# Problem requirements
Exact copy, pictures excluded: print the lines from the one with "Ann Zollinger helps with spring cattle work" through the final line of the records.

--- Extracted entries Enclosed Below ---

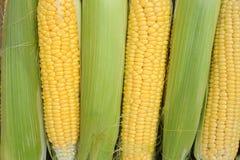 Jeune maturité de laiterie de maïs, variétés de nourriture développées à une ferme écologique photo stock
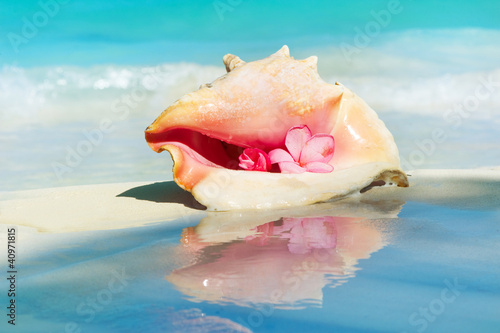 Fotografia, Obraz Conch Shell on The Beach Sand. Caribbean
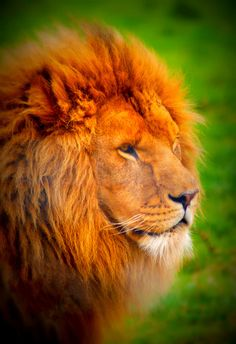 African Lion on Flickr. Proud Lion
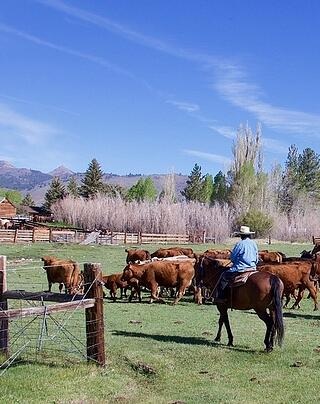 Ann Zollinger helps with spring cattle work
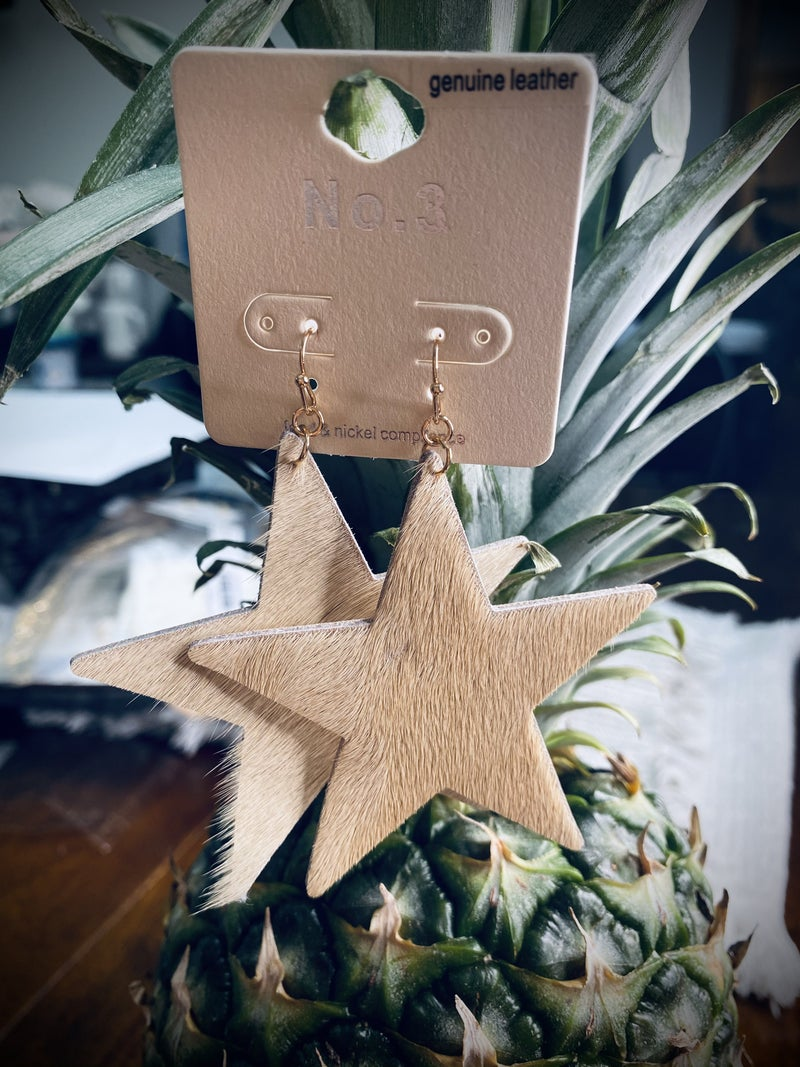 Large Star Earrings
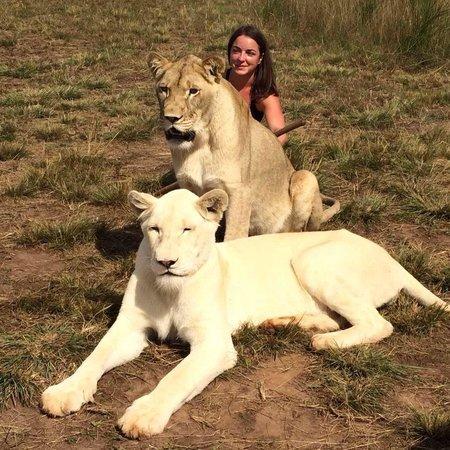Garden Route: Lions!!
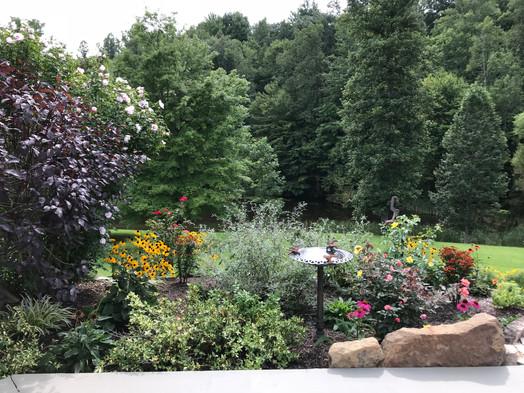 Lodge garden 2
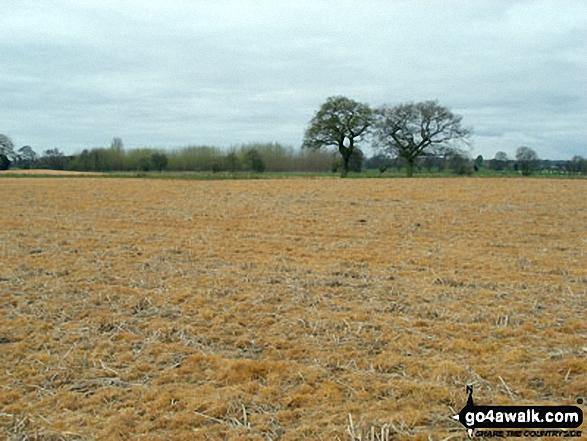 The Shropshire Countryside near Bentley Farm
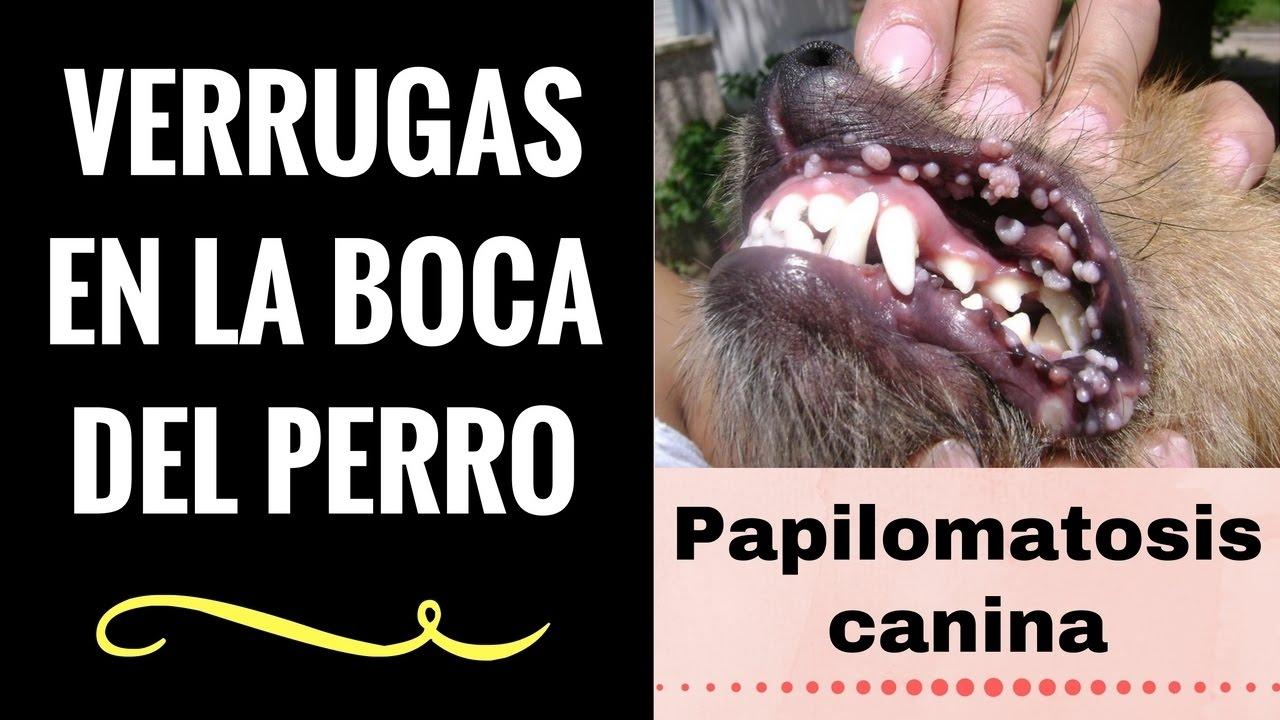 papiloma en la boca de los perros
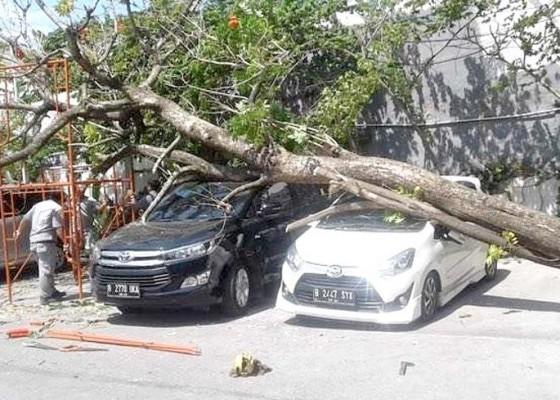 Nusabali.com - dua-mobil-tertimpa-pohon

--- End of Enclosed Extracted entries ---

# Task result
 Ann Zollinger helps with spring cattle work
 Large Star Earrings
Garden Route: Lions!!
 Lodge garden 2
 The Shropshire Countryside near Bentley Farm
 papiloma en la boca de los perros
 Nusabali.com - dua-mobil-tertimpa-pohon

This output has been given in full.